Orange Order to proceed with new march after being banned again
Violence in Northern Ireland damaging investment, tourism and economy
Recent images of violent confrontations linked to Orange Order parades have prompted the Northern Ireland Secretary of State, Theresa Villiers, to warn they are damaging all attempts to attract jobs and investment there.
Villiers made her remarks after the Orange Order was again denied permission to walk along a predominantly nationalist stretch of the Crumlin Road in north Belfast, the scene of recent rioting.
According to the BBC, Orangemen are expected to parade right to the police lines on Saturday, which many fear could lead to a repetition of the violence that erupted on July 12.
Conscious of the dangers Villiers has appealed for calm.
‘I understand that many people strongly disagree with recent Parades Commission determinations,’ she said. ‘But however they feel, there can be no justification for lawless behavior.
‘People who break the law should be in no doubt that there will be arrests and prosecutions. And those who are convicted risk prison. It also has a serious impact on the reputation of Northern Ireland as we try and compete in the global race for investment and jobs.’
Eager to appeal to calmer heads, Villiers appealed to the Orange Order leadership.
‘The violent protests must stop. I once again call on all those with influence, including the Orange Order, community leaders and politicians, to help defuse tensions and ensure this weekend is peaceful.’
But few believe her appeal will be heard. There were five nights of intense rioting following the original decision to prevent three lodges from walking along the predominantly nationalist stretch of the Crumlin Road in north Belfast that separates loyalist and nationalist communities on 12 July. Many expect a new confrontation to erupt tonight.
For the nationalist community the site and sounds of the parade offer an annual provocation, since they loudly celebrate historic nationalist losses and the massive security operations that accompany them effectively keep them confined within their own streets and homes for hours until the parades pass.
Rather than accept any compromise the Orange Order have instead proposed a new march on Saturday along the same predominantly nationalist route.

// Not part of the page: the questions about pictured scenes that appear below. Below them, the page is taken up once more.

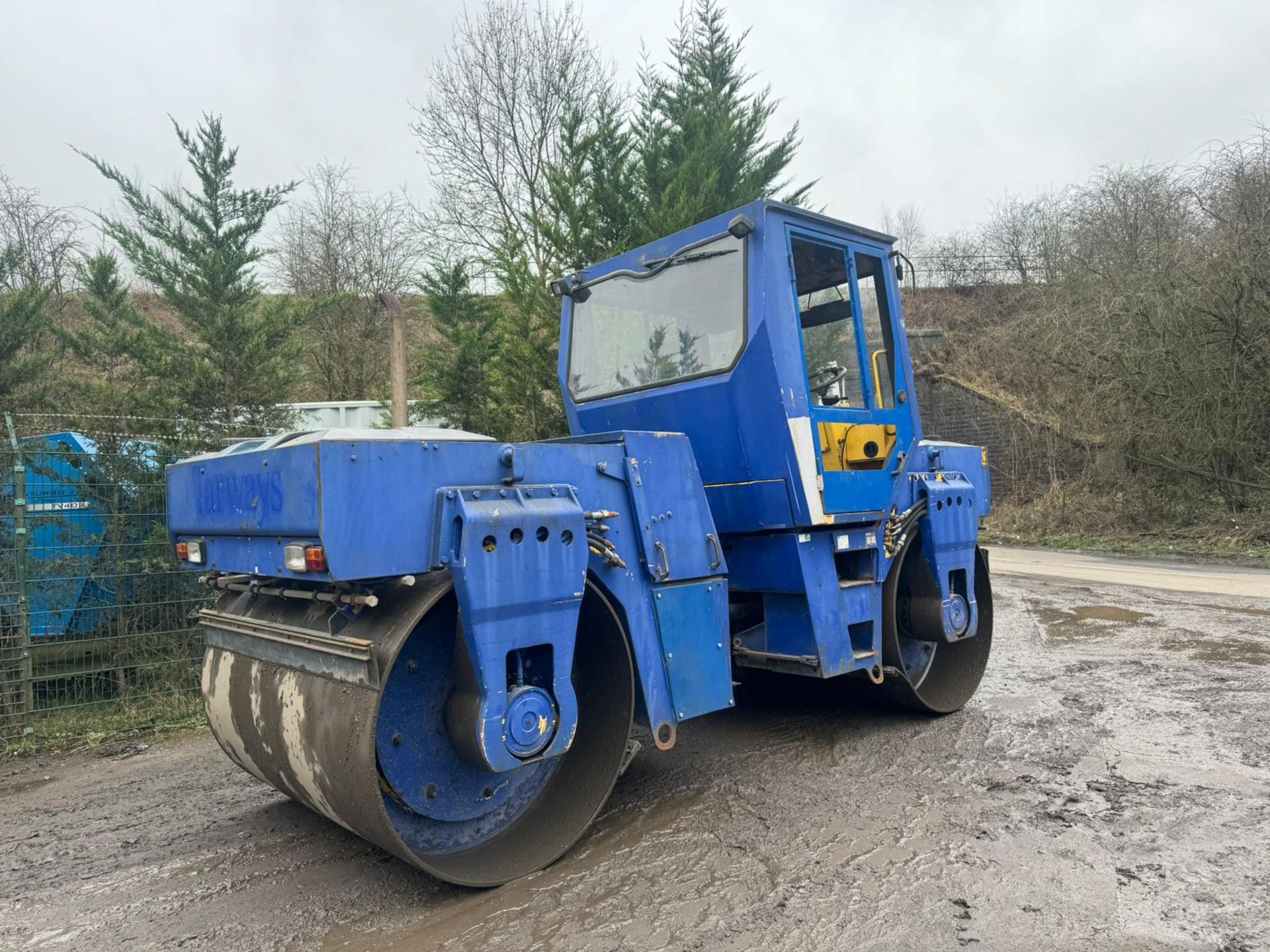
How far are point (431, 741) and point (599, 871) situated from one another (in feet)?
2.56

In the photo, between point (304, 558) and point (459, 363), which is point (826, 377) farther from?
point (459, 363)

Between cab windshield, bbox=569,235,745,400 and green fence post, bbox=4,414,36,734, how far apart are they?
3343 mm

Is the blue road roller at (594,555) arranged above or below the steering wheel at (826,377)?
below

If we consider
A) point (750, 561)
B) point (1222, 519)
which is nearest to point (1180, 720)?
point (750, 561)

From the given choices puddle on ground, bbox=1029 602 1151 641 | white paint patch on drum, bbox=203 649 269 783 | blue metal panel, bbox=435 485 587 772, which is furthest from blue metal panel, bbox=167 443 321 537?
puddle on ground, bbox=1029 602 1151 641

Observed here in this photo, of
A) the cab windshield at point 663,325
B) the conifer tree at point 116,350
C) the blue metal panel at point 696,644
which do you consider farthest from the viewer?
the conifer tree at point 116,350

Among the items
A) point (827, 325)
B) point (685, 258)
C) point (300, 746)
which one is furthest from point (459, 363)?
point (300, 746)

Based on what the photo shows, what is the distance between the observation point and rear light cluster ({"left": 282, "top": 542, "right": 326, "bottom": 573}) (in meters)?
2.66

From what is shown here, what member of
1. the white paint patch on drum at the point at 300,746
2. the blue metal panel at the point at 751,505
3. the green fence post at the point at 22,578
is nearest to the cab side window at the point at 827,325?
the blue metal panel at the point at 751,505

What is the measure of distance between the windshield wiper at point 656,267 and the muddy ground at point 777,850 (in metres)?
2.52

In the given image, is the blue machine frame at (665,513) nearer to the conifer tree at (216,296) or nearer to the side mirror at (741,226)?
the side mirror at (741,226)

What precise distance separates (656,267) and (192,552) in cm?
252

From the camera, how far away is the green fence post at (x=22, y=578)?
518cm

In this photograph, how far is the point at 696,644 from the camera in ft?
11.8
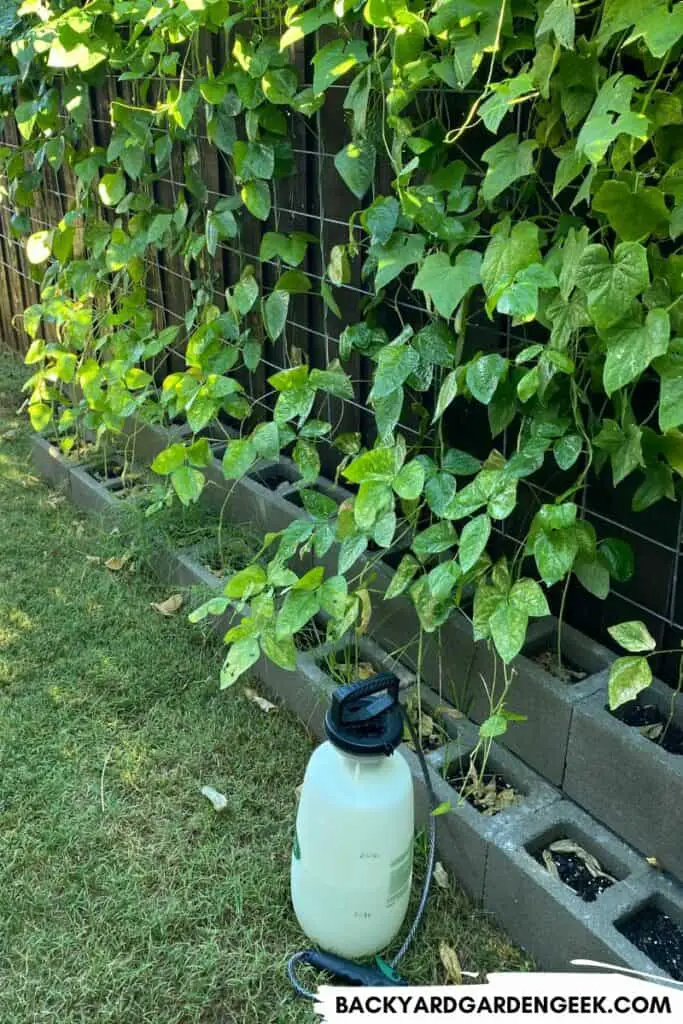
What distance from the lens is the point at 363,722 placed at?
61.7 inches

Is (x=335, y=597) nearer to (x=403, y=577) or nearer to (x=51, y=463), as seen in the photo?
(x=403, y=577)

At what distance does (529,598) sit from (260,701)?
0.86 metres

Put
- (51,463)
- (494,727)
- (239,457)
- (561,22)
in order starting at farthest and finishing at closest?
(51,463)
(239,457)
(494,727)
(561,22)

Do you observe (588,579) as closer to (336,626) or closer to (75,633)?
(336,626)

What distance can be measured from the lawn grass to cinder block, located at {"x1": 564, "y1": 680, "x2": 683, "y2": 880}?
0.29 metres

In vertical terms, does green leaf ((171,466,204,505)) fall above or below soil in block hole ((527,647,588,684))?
above

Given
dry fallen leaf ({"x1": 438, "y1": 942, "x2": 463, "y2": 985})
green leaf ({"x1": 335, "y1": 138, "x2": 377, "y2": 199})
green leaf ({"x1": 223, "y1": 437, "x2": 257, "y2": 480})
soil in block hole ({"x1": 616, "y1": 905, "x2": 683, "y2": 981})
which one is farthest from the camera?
green leaf ({"x1": 223, "y1": 437, "x2": 257, "y2": 480})

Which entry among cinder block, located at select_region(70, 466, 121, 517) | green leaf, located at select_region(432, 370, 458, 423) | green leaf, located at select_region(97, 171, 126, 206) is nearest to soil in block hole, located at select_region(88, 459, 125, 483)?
cinder block, located at select_region(70, 466, 121, 517)

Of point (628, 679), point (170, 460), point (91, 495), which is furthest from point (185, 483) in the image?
point (628, 679)

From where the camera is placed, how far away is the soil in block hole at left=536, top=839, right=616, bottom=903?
5.50 ft

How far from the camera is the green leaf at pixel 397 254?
1.83m

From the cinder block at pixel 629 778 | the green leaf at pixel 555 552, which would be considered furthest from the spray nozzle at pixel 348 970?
the green leaf at pixel 555 552

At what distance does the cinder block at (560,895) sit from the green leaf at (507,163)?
1.10 meters

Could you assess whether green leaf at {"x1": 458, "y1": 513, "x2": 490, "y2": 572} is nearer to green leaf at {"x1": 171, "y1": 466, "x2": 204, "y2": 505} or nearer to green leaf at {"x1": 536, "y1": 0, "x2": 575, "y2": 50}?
green leaf at {"x1": 536, "y1": 0, "x2": 575, "y2": 50}
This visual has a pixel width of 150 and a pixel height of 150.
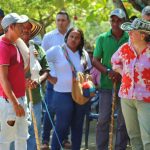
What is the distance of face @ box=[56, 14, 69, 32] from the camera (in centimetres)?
934

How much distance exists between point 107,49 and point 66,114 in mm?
1138

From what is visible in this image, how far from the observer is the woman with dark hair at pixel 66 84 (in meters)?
7.70

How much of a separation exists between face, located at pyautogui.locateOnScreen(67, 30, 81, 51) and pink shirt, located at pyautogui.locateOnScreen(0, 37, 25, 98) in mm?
1425

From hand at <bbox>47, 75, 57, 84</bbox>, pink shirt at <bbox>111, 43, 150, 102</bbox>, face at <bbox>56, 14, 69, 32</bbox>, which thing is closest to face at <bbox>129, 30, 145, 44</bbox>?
pink shirt at <bbox>111, 43, 150, 102</bbox>

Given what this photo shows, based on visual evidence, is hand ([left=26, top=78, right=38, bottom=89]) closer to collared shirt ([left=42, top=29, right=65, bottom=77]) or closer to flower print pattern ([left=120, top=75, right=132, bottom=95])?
flower print pattern ([left=120, top=75, right=132, bottom=95])

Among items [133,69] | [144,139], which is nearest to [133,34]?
[133,69]

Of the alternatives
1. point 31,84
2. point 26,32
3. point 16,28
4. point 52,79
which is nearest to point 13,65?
point 16,28

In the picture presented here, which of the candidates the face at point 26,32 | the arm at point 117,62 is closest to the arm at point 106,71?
the arm at point 117,62

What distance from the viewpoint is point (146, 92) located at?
6.68 metres

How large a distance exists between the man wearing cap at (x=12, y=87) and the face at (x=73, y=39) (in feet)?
4.52

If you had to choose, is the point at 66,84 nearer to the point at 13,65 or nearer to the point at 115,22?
the point at 115,22

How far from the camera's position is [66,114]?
769 cm

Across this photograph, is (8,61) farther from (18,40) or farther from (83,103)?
(83,103)

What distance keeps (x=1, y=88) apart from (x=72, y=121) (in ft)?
5.63
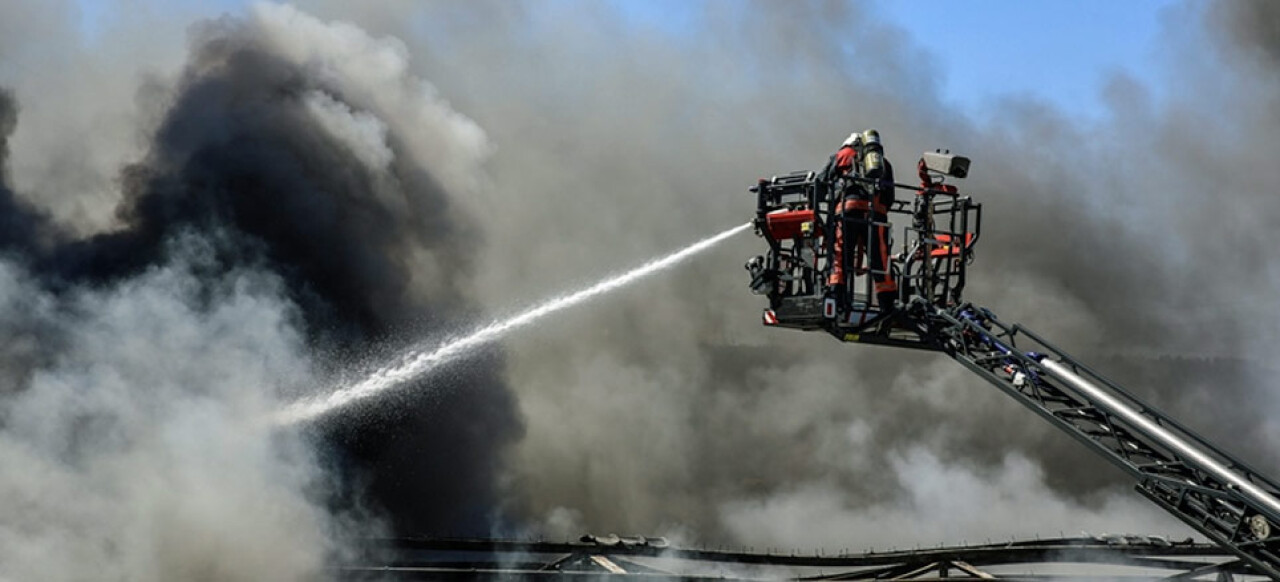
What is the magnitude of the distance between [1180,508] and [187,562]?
8.51m

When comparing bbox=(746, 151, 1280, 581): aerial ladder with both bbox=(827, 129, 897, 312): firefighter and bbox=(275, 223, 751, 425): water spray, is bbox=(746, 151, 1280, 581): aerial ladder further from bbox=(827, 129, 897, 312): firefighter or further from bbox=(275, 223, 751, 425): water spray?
bbox=(275, 223, 751, 425): water spray

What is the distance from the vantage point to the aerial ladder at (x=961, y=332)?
9.89 meters

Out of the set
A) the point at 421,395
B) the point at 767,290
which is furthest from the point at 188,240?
the point at 767,290

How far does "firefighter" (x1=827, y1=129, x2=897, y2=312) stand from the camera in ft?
37.7

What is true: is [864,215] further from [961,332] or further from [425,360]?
[425,360]

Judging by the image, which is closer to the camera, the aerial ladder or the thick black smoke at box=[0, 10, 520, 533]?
the aerial ladder

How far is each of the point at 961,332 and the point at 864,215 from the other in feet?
4.49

The Orders decision to march came after the Parades Commission, the independent body that adjudicates on contentious parades in the North, ruled on Thursday that the proposed parade would not be allowed.
The Commission added it was disappointed that no unionist politicians or Orange Order leaders made any representations to it.
Critics claim that the failure of unionist politicians and Orange Order leaders to engage with the commission robs of its legitimacy in loyalist circles, which means it effectively removes any need to negociate with nationalists on any march route anywhere in the North.
On Friday afternoon, the County Grand Orange Lodge of Belfast issued a leaflet on behalf of the three lodges that faced the ban on July 12 that lead to violence.